PROBLEM DESCRIPTION:
Output exactly, please, the lines of the records below from the one containing "What is the distance that" through the final line.

(Some records)
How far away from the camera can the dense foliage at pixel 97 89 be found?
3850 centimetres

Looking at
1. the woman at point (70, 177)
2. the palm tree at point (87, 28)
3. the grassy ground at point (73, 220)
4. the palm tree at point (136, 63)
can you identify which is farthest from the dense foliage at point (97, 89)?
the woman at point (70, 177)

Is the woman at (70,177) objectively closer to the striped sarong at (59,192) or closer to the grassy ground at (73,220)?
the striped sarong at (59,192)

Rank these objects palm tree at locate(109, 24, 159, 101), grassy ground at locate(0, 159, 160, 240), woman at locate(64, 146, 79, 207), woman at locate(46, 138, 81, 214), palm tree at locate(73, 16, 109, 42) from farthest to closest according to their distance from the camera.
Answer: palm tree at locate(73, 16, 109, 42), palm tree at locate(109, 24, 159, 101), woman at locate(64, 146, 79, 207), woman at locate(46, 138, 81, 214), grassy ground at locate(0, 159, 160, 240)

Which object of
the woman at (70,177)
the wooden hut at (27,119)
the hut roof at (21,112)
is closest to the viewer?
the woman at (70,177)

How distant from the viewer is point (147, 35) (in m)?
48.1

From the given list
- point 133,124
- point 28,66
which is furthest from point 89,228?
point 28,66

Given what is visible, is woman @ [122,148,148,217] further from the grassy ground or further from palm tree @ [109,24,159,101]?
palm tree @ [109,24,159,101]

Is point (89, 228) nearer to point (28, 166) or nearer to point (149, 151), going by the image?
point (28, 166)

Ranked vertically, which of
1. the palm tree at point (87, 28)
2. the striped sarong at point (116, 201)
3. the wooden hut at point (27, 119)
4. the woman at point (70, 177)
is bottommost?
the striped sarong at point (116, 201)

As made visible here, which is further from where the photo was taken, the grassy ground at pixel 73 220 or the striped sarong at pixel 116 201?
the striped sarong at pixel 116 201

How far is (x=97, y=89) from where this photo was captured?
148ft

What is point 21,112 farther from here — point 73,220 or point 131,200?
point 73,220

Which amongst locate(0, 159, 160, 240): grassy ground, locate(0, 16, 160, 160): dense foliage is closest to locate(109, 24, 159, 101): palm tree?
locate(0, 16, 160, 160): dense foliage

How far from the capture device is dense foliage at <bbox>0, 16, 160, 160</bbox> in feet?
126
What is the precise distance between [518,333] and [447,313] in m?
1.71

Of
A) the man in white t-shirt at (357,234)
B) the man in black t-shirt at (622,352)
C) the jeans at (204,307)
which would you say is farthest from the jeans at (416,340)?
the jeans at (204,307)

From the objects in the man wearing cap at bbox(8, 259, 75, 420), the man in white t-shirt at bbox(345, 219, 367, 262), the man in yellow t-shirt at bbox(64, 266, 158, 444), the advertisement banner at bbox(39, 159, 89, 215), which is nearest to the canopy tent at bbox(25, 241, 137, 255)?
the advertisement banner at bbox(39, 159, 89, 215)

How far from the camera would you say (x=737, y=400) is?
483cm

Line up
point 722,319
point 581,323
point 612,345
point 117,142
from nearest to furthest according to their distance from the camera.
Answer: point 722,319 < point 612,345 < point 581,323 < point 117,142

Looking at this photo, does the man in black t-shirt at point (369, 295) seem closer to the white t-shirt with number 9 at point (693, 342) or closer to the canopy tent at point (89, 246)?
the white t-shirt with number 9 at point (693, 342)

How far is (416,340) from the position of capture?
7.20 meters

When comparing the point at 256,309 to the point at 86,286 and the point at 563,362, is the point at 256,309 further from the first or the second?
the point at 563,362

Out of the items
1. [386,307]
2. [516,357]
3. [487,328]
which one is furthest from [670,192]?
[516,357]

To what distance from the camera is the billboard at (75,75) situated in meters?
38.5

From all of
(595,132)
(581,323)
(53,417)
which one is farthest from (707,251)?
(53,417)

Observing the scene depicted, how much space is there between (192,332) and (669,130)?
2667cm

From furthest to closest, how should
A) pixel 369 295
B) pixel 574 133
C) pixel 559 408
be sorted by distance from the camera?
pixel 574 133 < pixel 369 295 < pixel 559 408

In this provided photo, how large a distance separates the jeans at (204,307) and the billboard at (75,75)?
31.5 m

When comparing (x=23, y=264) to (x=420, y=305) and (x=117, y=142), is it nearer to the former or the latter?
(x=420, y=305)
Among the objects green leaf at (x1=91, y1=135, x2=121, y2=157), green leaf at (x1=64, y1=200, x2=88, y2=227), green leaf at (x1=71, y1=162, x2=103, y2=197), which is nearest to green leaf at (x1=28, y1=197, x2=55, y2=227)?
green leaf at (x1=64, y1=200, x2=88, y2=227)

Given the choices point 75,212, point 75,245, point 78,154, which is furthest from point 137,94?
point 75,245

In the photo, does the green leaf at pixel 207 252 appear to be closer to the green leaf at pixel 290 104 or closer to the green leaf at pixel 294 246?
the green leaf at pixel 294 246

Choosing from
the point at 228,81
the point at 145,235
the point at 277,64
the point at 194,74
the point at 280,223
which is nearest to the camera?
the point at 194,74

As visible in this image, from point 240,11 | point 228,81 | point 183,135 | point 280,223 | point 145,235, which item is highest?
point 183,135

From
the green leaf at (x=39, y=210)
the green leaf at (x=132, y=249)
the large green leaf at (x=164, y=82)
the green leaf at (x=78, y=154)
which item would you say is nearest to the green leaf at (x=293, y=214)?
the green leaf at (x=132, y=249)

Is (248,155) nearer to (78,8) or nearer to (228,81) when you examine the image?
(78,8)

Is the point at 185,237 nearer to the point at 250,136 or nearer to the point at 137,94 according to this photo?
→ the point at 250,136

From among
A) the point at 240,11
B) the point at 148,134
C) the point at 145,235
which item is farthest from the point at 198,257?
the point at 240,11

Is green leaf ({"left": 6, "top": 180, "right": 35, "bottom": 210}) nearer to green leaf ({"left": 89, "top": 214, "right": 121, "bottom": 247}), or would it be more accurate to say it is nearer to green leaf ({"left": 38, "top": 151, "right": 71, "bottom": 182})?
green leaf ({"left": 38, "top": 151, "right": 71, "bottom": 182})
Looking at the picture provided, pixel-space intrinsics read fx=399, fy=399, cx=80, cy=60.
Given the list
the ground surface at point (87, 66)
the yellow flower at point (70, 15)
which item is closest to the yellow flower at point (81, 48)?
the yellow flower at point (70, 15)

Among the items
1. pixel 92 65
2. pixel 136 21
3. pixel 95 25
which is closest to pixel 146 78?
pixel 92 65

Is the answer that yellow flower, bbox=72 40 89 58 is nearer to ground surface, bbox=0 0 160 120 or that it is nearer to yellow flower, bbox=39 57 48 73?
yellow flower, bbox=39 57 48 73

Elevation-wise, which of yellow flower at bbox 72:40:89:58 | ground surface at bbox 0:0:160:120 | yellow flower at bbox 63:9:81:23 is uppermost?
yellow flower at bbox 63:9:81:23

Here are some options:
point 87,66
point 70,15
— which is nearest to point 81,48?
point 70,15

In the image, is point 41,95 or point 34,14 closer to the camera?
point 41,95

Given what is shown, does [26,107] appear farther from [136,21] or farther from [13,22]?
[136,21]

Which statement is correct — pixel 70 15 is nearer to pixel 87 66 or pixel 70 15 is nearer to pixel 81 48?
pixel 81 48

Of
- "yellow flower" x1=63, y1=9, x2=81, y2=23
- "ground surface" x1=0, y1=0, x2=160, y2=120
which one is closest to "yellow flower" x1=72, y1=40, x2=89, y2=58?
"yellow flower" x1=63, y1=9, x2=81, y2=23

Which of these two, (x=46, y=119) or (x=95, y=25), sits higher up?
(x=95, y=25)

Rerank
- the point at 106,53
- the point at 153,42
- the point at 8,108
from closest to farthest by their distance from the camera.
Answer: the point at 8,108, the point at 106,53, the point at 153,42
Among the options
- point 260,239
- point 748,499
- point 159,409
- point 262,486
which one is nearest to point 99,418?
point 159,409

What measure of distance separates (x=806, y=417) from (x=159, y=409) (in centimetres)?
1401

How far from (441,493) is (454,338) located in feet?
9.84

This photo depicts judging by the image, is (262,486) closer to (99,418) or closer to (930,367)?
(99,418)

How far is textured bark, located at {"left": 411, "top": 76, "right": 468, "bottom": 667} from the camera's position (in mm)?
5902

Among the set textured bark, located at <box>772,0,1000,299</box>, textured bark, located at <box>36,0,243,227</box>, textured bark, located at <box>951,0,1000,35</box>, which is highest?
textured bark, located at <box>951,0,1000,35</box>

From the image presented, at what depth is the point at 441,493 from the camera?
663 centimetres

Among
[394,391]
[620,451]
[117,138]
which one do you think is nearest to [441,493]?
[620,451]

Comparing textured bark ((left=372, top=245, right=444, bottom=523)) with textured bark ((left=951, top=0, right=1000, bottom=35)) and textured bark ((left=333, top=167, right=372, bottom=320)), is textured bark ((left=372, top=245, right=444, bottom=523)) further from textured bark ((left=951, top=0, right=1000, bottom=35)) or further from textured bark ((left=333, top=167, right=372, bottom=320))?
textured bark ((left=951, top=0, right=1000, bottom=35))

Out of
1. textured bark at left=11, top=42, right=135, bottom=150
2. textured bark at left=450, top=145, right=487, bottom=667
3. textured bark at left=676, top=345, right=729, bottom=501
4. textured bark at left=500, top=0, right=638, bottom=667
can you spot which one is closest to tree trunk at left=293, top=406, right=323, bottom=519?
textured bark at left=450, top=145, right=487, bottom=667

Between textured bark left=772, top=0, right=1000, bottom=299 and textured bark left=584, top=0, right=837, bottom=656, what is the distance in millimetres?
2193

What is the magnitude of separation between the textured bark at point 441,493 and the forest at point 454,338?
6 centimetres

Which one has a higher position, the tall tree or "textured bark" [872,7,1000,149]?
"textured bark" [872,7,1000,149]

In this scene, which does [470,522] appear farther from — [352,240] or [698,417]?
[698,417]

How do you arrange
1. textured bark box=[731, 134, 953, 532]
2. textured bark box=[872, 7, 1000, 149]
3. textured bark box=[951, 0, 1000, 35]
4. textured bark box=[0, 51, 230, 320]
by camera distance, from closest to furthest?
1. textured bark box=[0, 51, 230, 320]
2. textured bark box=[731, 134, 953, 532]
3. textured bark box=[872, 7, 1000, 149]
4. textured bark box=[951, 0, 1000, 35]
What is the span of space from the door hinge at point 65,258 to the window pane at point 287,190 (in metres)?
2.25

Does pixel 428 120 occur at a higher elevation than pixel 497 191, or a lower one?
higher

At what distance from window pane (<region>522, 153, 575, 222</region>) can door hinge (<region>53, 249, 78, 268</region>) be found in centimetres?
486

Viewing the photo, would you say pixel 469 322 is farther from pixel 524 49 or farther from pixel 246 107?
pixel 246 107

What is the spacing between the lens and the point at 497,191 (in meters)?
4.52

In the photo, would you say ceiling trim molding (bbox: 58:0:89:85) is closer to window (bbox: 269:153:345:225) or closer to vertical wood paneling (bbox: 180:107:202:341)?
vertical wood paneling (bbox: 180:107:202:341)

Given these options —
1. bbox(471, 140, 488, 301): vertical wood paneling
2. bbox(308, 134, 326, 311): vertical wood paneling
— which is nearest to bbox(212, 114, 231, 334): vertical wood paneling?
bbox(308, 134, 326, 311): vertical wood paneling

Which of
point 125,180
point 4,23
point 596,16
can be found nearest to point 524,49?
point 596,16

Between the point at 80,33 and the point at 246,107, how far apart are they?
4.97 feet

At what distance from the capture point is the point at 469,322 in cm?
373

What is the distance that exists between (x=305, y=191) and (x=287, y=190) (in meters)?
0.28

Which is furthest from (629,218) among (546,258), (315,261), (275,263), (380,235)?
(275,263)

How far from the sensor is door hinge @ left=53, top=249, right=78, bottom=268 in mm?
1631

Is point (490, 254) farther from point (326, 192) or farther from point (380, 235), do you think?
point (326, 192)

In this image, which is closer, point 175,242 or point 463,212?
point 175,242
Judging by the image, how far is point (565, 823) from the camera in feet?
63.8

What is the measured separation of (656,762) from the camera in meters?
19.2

SOLUTION FOR THIS PROBLEM:
What is the distance that exists between (x=305, y=191) and (x=287, y=190) (in meters)?
0.28

Which is furthest from (629,218) among (546,258), (315,261), (275,263), (380,235)?
(275,263)

How far from the sensor is door hinge @ left=53, top=249, right=78, bottom=268 in mm?
1631

Is point (490, 254) farther from point (326, 192) or farther from point (380, 235), do you think?
point (326, 192)

In this image, which is closer, point 175,242 or point 463,212?
point 175,242
Judging by the image, how far is point (565, 823) from the camera in feet?
63.8

What is the measured separation of (656,762) from the camera in meters?
19.2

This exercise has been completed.